▶ **Saved entries**
— start —

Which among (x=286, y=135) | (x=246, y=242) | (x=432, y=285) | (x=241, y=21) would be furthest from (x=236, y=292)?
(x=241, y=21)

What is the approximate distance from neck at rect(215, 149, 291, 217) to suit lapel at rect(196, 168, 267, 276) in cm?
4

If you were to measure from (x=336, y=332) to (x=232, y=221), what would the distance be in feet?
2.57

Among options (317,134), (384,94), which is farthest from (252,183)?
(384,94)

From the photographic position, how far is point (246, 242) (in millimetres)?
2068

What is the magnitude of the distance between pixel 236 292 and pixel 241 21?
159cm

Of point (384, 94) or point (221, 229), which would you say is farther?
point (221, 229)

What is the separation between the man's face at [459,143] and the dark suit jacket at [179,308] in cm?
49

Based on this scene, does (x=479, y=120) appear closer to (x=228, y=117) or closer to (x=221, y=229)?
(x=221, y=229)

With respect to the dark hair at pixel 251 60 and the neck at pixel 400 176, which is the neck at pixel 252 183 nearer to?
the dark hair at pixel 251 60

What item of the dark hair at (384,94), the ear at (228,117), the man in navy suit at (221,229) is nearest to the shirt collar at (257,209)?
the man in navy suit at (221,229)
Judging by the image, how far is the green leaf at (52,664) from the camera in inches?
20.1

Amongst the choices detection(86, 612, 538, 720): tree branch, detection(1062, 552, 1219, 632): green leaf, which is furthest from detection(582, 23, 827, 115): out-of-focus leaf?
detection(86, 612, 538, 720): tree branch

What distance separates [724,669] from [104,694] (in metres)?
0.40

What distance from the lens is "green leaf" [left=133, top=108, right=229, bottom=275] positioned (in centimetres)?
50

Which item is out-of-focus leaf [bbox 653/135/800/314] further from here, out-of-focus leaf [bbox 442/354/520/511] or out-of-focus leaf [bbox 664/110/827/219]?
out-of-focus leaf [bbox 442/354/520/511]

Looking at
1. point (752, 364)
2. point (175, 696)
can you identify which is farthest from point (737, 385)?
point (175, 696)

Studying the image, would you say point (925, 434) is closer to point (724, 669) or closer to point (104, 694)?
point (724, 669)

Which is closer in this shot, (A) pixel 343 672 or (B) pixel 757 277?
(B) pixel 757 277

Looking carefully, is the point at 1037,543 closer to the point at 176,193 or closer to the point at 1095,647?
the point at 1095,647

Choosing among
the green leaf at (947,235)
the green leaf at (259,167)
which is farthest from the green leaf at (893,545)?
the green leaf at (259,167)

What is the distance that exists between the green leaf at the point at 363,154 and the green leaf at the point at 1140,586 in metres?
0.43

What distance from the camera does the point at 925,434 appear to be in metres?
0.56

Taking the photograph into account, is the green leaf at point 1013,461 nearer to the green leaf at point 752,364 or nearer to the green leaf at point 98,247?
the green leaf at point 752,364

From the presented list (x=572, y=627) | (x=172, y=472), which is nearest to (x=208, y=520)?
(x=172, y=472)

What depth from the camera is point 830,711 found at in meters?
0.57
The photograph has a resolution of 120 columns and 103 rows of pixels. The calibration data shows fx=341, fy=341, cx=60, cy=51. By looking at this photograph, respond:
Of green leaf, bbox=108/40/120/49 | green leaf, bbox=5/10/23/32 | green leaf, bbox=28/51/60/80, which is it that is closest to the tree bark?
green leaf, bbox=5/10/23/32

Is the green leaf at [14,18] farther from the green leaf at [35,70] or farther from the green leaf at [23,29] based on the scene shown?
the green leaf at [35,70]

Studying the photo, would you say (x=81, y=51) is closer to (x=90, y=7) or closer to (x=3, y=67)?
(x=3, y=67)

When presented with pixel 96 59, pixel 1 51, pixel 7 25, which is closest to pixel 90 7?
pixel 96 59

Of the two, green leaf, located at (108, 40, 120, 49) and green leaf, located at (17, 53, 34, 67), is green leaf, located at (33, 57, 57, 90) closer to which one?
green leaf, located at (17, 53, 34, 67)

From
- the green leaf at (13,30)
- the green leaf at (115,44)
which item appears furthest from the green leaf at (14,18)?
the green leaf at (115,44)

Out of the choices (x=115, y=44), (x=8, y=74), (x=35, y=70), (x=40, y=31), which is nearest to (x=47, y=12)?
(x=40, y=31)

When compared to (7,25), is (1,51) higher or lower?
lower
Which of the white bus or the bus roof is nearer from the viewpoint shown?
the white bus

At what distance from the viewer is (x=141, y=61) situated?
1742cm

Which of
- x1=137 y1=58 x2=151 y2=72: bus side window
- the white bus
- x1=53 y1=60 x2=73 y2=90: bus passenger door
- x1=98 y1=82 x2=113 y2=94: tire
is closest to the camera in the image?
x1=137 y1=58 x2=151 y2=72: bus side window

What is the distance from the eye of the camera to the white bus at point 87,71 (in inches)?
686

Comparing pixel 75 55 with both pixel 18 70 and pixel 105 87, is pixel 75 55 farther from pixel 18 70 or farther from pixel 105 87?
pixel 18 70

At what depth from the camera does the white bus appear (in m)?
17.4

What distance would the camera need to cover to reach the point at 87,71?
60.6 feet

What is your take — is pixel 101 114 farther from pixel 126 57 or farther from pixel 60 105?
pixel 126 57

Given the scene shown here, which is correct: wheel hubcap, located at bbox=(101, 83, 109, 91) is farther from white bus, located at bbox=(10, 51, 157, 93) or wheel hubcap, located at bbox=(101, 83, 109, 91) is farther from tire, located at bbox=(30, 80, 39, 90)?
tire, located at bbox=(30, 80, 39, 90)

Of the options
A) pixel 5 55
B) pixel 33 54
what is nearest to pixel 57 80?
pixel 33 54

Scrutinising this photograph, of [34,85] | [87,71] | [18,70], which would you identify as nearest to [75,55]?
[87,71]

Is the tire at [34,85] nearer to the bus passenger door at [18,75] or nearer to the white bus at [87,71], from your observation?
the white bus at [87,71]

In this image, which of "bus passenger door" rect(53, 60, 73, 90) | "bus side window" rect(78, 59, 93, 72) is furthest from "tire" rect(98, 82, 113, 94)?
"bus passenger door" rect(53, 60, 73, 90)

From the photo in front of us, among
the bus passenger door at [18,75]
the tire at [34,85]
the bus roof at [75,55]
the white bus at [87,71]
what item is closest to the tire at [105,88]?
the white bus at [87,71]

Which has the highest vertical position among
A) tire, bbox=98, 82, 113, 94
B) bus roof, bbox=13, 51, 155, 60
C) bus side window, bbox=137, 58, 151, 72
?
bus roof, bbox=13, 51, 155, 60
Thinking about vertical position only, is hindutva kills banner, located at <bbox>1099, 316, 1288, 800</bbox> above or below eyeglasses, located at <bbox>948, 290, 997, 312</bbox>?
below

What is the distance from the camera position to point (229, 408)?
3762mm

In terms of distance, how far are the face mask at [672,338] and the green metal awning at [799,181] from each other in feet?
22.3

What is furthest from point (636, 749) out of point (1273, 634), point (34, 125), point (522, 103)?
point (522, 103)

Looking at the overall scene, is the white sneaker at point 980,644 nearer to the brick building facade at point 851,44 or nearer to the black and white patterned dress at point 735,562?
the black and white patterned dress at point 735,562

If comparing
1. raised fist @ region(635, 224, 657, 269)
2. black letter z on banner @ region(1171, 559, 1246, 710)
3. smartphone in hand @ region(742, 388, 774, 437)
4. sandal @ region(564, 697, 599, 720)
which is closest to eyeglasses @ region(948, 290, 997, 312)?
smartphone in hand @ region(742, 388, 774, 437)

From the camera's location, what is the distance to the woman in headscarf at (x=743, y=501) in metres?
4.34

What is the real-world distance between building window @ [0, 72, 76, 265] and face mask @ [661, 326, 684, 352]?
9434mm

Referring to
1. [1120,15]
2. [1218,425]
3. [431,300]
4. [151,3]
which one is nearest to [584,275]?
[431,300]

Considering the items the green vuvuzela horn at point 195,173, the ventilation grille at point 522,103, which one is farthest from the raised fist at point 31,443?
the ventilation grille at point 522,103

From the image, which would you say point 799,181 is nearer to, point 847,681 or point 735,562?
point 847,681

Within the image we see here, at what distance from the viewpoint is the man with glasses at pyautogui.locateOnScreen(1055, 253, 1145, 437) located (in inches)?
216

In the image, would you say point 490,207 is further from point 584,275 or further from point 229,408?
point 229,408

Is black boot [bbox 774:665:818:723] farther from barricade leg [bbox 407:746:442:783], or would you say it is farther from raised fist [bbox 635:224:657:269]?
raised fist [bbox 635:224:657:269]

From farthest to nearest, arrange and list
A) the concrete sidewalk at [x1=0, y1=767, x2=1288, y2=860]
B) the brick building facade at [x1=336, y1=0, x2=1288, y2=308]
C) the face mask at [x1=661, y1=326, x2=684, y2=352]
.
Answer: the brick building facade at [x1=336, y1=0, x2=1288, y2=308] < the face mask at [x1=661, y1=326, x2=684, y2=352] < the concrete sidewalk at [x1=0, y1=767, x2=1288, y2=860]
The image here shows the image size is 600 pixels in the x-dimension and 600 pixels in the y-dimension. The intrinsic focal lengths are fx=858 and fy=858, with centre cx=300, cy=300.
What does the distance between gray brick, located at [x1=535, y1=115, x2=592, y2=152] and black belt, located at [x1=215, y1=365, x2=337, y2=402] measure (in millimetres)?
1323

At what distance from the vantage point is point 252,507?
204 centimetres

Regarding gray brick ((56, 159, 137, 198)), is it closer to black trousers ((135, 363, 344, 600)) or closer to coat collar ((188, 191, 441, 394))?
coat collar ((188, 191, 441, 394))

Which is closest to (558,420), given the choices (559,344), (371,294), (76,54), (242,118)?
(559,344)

— end —

▶ **Short problem**
Repeat exactly, and only, the lines from the line containing "At what distance from the vantage" through the last line of the records above, both included.

▶ **Finished exercise**
At what distance from the vantage point is point 252,507?
204 centimetres

Regarding gray brick ((56, 159, 137, 198)), is it closer to black trousers ((135, 363, 344, 600)) or closer to coat collar ((188, 191, 441, 394))?
coat collar ((188, 191, 441, 394))

Which is closest to (558,420), given the choices (559,344), (371,294), (76,54), (242,118)?
(559,344)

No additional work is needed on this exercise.